- WORK REQUEST: Only what runs from the line with "Buy stock photo" to the end of the data should appear in the answer, exactly as written and without pictures.

- PROVIDED DATA:
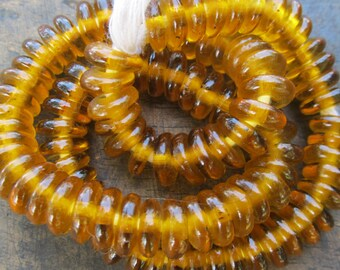 """African recycled clear glass spacer beads, """"otaaka"""", 1 strand 100 beads, amber"""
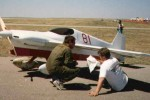 Air Racing in Albuquerque :: Flying the Formula One racer #81 Boo Ray at the 1988 Albuquerque Air Races, held at the then-brand new Double Eagle airport about 15 miles west of the city. Your intrepid author in a military surplus store fireproof flight suit on the left, with crew chief Rob Baker on the right.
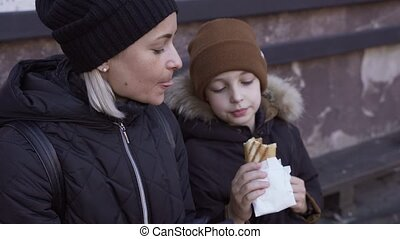 Young caucasian woman with boy eating hot dog and drinking coffee outdoor at winter time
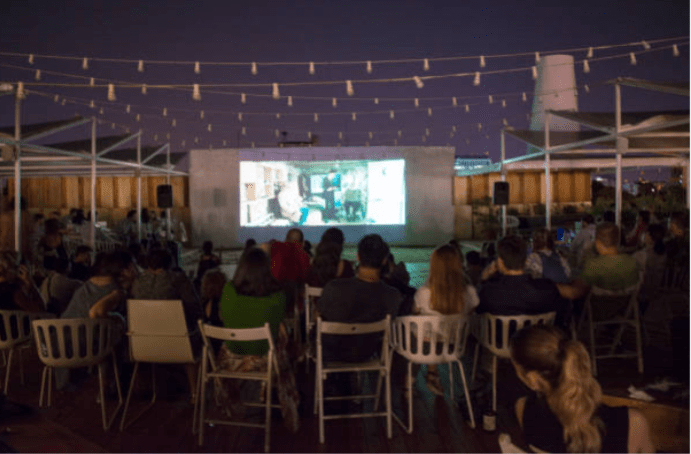 smart-projector-paint-pro-screen-used-outdoors-at-night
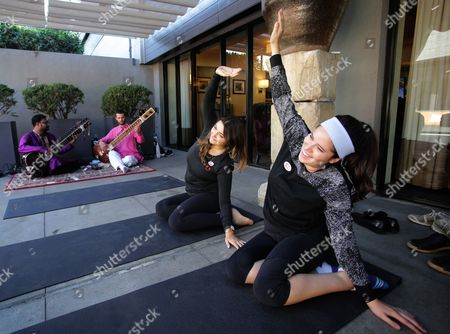 Voters Megan Gallagher (r) and Megan Monahan (c) Take Advantage of Free Yoga Lessons with Sitar Players at the Luxe Hotel Polling Station For the 2016 Us Presidential Election in Los Angeles California Usa 08 November 2016 Americans Vote on Election Day to Choose the 45th President of the United States of America to Serve From 2017 Through 2020 United States Los Angeles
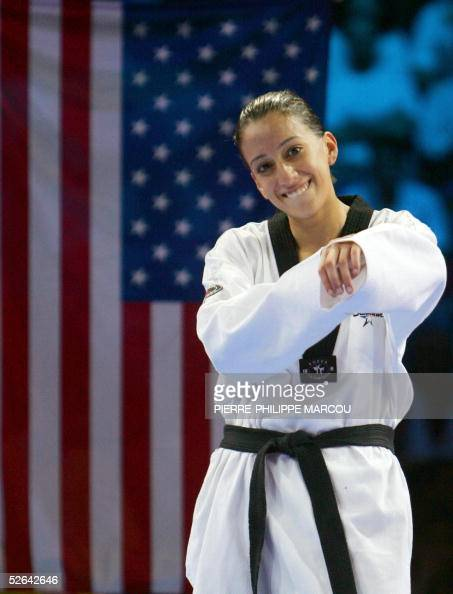 Diana Lopez of the US celebrates her gold medal on the women's under 59 kg final podium at the Taekwondo World Championships in Madrid 17 April 2005...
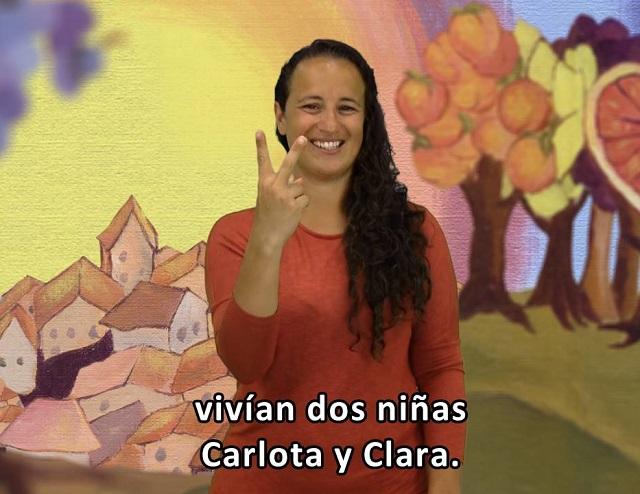 """Mujer de pelo largo ondulado, camiseta roja de manga larga, hace el signo del número dos. El subtítulo dice """"vivían dos niñas Carlota y Clara"""". Al fondo un paise de un pueblo y árboles frutales"""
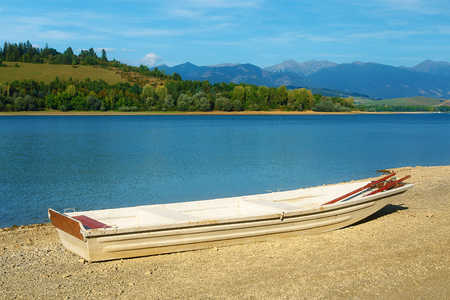 warm water fish: Small old fishing boat on a lake shore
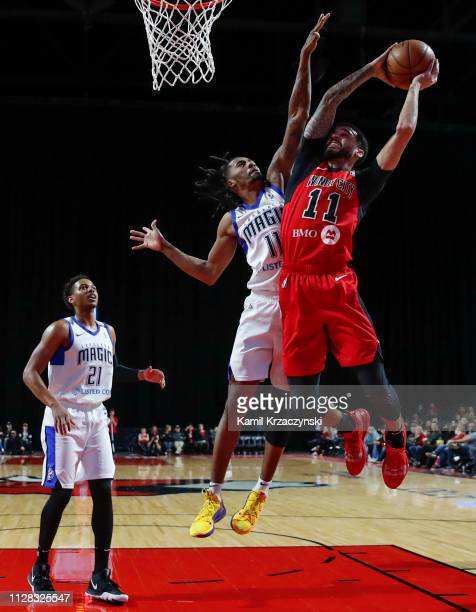 Mychal Mulder of the Windy City Bulls goes to the basket against Braian AngolaRodas of the Lakeland Magic during the first half of an NBA GLeague...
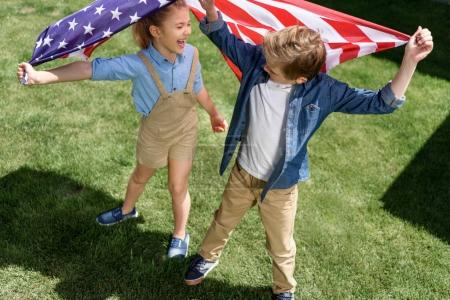 siblings with american flag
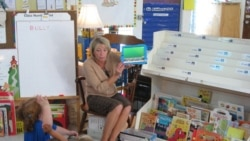 Teacher Laurie Gerard uses iPads with her kindergarten students in Auburn, Maine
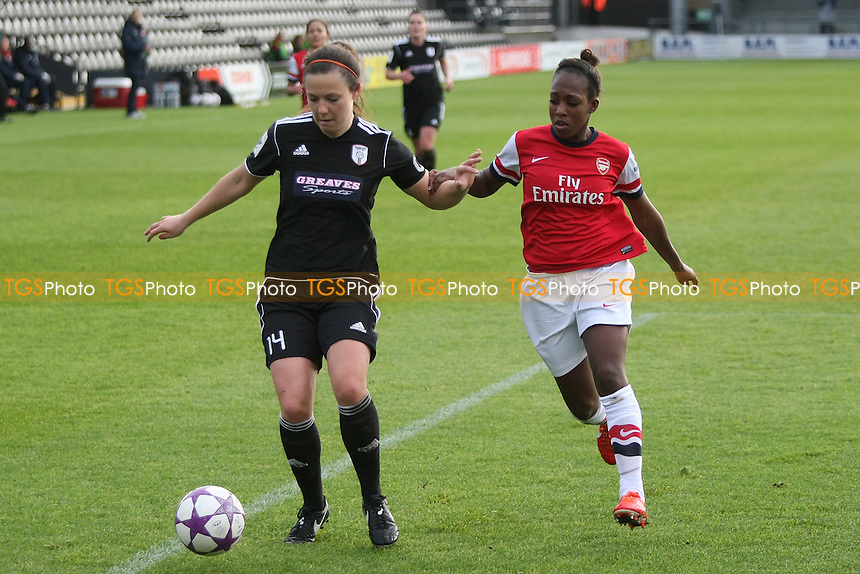 Rachel Corsie of Glasgow City Ladies holds off Danielle Carter of Arsenal Ladies - Arsenal Ladies vs Glasgow City LFC - UEFA Womens Champions League Round of 16 First Leg Football at the Hive Stadium, Barnet FC, London - 09/11/13 - MANDATORY CREDIT: George Phillipou/TGSPHOTO - Self billing applies where appropriate - 0845 094 6026 - contact@tgsphoto.co.uk - NO UNPAID USE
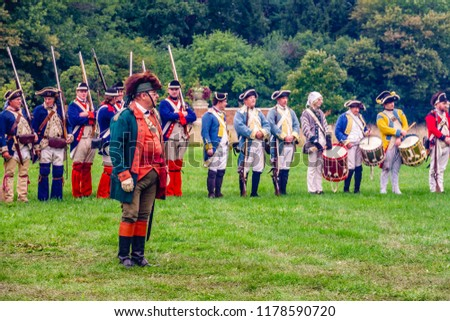 WHEATON, IL/USA - SEPT. 8, 2018: Continental forces await orders during morning review before a tactical demonstration at a reenactment of the American Revolutionary War (1775-1783) in Cantigny Park. - Shutterstock ID 1178590720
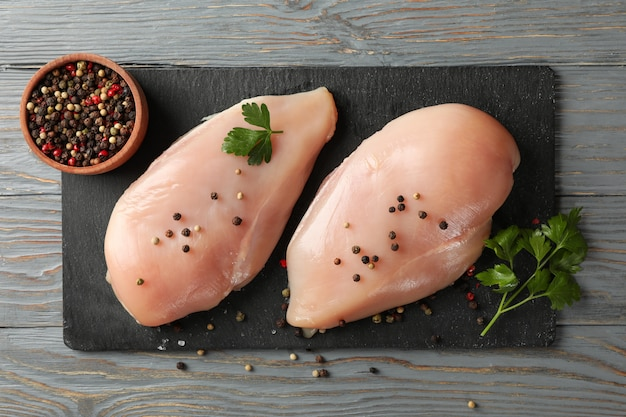 Board with chicken meat on wooden space. cooking chicken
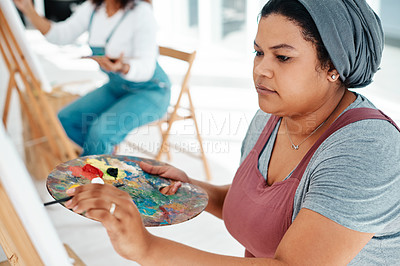 Buy stock photo Cropped shot of an attractive young woman sitting with her friends and painting during an art class in the studio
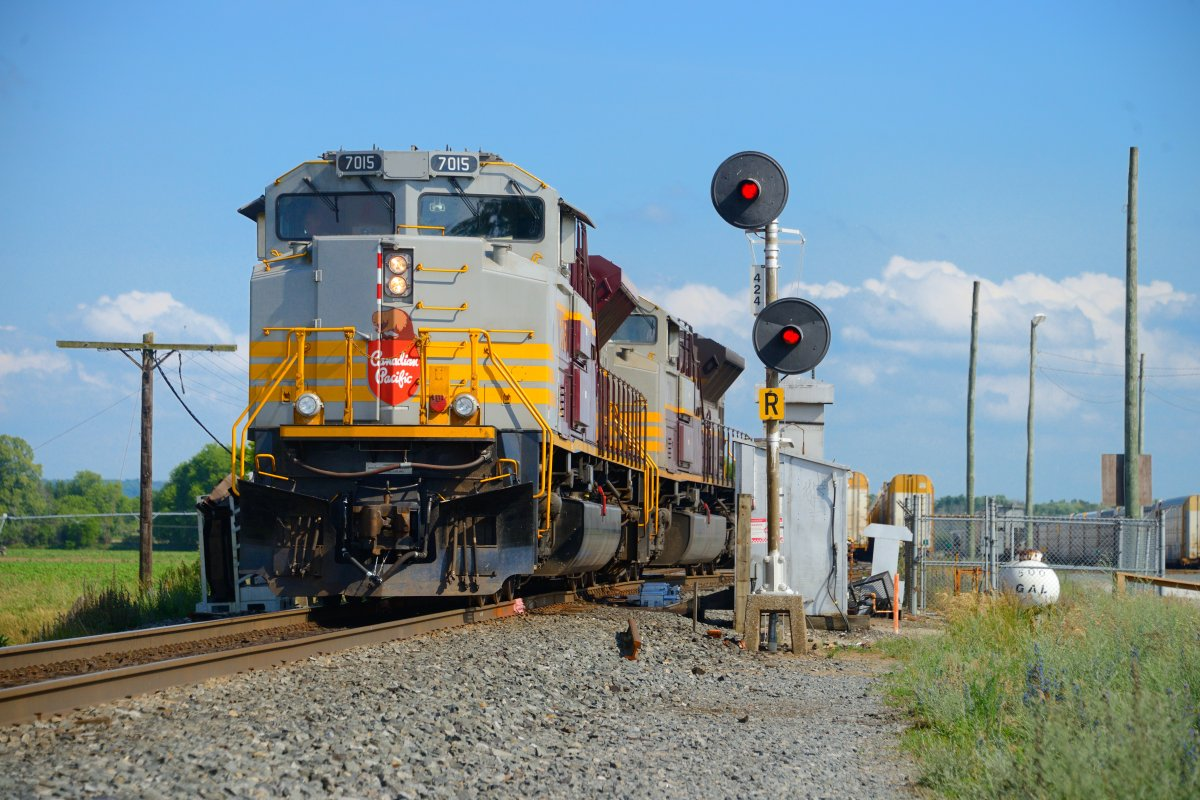 While CN and CP battle for KCS, a pair of heritage painted Canadian Pacific Railway locomotives work a yard with a vintage non PTC compliant stop signal near Alliston Ont., June 26, 2021.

- REPLY:
 Buy stock photo Cropped shot of an attractive young woman sitting with her friends and painting during an art class in the studio
 While CN and CP battle for KCS, a pair of heritage painted Canadian Pacific Railway locomotives work a yard with a vintage non PTC compliant stop signal near Alliston Ont., June 26, 2021.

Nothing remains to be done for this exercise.